Significant enhancement in the peak current and remarkable negative shift in the formic acid oxidation peak potential were observed while decreasing the Pt content of the catalyst. Surprisingly, ∼350 mV negative shift in the formic acid oxidation peak potential and ∼2.6 times enhancement in the peak current (forward sweep) were observed with Pt4Pd96 nanoparticles compared to Pt47Pd53 (figure 3c). Such significant negative shift in the peak potential and enhancement in the peak current implies the decrease in the activation energy for the oxidation of formic acid. The onset potential for the oxidation of formic acid is ∼50 mV. To the best of our knowledge this is the lowest potential reported so far in the literature (table S1). Among the existing catalysts, the Pd nanoparticles grown on cubic Pt nanocrystals show the onset potential of ∼0.1 V (RHE) with a peak potential of 0.27 V[7] and the Pd adatom decorated Pt nanoparticles have the peak potential of 0.25 V with an onset potential of ∼0.1 V (RHE)[13] for the oxidation of formic acid. Recently, the oxidation of formic acid on Sb-decorated octahedral Pt and Au@Pt dendrimer encapsulated nanoparticles with peak potential of 0.2 V (RHE) and −0.2 V (Hg/Hg2SO4) has been reported.[25] The Pt7Pd93 nanoparticles show the anodic peak at 0.33 V and a very small hump at ∼0.85 V in the forward sweep (figure 3d). The small hump can be ascribed to the anodic stripping of adsorbed CO. The oxidation potential is ∼330 mV less positive than that of the Pt47Pd53 nanoparticles. Unlike the Pt4Pd96 nanoparticles, it shows small anodic peak ∼0.7 V during the reverse sweep though it is not very prominent (figure 3d). The magnitude of stripping peak current for adsorbed CO on Pt7Pd93 is significantly less with respect to the Pt47Pd53, signifying the change in reaction pathway while decreasing Pt content.

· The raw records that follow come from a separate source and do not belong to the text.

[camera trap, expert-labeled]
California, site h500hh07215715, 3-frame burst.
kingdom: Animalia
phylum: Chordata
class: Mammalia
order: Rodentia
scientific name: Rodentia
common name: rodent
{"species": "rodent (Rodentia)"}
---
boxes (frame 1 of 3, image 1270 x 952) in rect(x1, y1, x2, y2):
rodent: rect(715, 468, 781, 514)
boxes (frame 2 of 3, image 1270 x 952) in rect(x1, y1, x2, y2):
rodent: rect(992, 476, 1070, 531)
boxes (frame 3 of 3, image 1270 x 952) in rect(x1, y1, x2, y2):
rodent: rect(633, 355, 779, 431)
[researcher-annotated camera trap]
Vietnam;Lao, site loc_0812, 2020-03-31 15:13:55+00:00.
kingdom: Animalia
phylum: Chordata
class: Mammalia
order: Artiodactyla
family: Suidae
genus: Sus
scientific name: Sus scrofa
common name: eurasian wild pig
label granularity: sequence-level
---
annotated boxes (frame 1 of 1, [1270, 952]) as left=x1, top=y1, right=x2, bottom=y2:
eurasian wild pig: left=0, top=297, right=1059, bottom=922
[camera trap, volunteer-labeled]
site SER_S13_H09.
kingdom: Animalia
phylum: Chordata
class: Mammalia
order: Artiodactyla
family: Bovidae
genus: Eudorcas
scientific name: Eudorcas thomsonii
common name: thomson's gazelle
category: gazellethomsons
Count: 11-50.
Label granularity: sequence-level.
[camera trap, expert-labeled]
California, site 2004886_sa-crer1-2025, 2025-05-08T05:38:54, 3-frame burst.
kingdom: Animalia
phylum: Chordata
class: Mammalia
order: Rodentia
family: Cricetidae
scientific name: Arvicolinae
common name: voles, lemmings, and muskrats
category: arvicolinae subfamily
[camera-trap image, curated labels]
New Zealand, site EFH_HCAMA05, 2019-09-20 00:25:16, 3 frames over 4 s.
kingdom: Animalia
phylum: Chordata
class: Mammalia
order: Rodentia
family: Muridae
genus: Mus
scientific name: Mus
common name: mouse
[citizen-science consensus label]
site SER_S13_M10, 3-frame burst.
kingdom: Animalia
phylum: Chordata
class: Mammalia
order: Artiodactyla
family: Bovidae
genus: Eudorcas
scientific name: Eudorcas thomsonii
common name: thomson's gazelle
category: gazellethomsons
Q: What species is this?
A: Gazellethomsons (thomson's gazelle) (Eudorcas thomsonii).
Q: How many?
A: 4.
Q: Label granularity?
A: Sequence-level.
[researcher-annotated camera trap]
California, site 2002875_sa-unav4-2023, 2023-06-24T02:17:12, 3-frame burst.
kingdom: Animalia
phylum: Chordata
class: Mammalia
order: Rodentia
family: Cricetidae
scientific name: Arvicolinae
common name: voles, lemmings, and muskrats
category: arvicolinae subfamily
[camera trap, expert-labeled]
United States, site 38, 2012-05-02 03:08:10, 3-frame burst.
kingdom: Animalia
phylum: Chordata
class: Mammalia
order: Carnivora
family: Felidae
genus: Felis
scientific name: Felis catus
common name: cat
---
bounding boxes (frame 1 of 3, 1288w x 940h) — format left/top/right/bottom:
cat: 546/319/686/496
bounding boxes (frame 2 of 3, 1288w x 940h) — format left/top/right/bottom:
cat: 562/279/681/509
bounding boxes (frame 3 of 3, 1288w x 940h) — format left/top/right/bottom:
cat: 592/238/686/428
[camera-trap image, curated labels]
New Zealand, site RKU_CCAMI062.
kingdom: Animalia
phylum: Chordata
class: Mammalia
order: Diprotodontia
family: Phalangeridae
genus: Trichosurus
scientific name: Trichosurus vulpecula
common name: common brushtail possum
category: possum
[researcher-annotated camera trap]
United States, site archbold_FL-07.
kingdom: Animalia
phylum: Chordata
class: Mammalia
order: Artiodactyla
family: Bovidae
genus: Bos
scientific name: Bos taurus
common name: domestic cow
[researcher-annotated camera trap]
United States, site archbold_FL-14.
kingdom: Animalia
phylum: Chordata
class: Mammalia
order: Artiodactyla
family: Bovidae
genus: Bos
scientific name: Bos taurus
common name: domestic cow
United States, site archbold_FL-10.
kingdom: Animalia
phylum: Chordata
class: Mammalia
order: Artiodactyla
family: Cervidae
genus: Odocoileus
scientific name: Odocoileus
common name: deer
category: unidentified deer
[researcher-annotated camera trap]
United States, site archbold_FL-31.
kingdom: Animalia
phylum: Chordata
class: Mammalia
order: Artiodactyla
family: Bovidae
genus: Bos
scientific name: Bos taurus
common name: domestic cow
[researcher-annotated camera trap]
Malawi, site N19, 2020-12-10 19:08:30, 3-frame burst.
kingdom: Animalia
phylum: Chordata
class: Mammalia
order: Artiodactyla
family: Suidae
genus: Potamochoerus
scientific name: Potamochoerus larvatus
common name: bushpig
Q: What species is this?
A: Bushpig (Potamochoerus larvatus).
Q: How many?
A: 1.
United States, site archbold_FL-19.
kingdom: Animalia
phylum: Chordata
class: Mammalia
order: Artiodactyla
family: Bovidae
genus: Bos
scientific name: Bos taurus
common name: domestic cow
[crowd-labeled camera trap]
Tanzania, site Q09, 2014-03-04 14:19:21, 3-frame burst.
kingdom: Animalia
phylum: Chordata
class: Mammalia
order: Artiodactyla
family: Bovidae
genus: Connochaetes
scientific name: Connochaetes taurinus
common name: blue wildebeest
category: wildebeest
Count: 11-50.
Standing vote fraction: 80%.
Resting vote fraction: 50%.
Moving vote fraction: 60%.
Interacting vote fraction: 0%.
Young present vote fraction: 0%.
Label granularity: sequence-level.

The careful analysis of the voltammetric profile for the oxidation of formic acid on the nanoparticles of different composition shows that the Pt content has strong influence on the oxidation. Significant negative shift in the peak potential and remarkable decrease in peak current were observed for the stripping of adsorbed CO while decreasing the Pt content. For instance, on the Pt nanoparticle, the stripping peak appears at the potential of 0.95 V and it shifts to 0.89 V and 0.84 V on Pt47Pd53 and Pt7Pd93 nanoparticles, respectively. No stripping signature was observed on Pt4Pd96 nanoparticles. The negative shift in the stripping peak potential implies the facile removal of adsorbed CO during the anodic process due to weak binding interaction. Moreover, the formic acid oxidation peak in the forward sweep shifts from 0.6 V (Pt47Pd53) to 0.34 V (Pt7Pd93) and then to 0.25 V (Pt4Pd96) while decreasing the Pt content, demonstrating that the formic acid oxidation is highly favourable on Pt4Pd96 nanoparticles. Such negative shift in the oxidation peak potential implies the facile electron transfer. The area normalized current density (table 1) for the oxidation of formic acid on the Pt4Pd96 at the potential of 0.25 V is 4.25 mAcm−2 (for 0.1 M formic acid), which is significantly higher than those of the other Pt-Pd and Pt-Ir catalysts[26] (table S1). The ratio between the magnitudes of the peaks obtained during the forward and reverse sweep can provide knowledge on the reaction pathway.[27] The Pt4Pd96 nanoparticles have the highest ratio of 7.418, which is significantly higher than Pt47Pd53 (0.156) and Pd (1.3) nanoparticle-based electrodes, suggesting that the oxidation mechanism on Pt4Pd96 nanoparticles involves the CO-free dehydrogenation pathway. The voltammetric profile of formic acid on the Pt4Pd96 nanoparticles does not show prominent peak during the cathodic sweep; the peak current in the reverse sweep is rather small. This may be associated with the surface composition/morphology of the nanoparticles, though the actual reason is not known at the present stage.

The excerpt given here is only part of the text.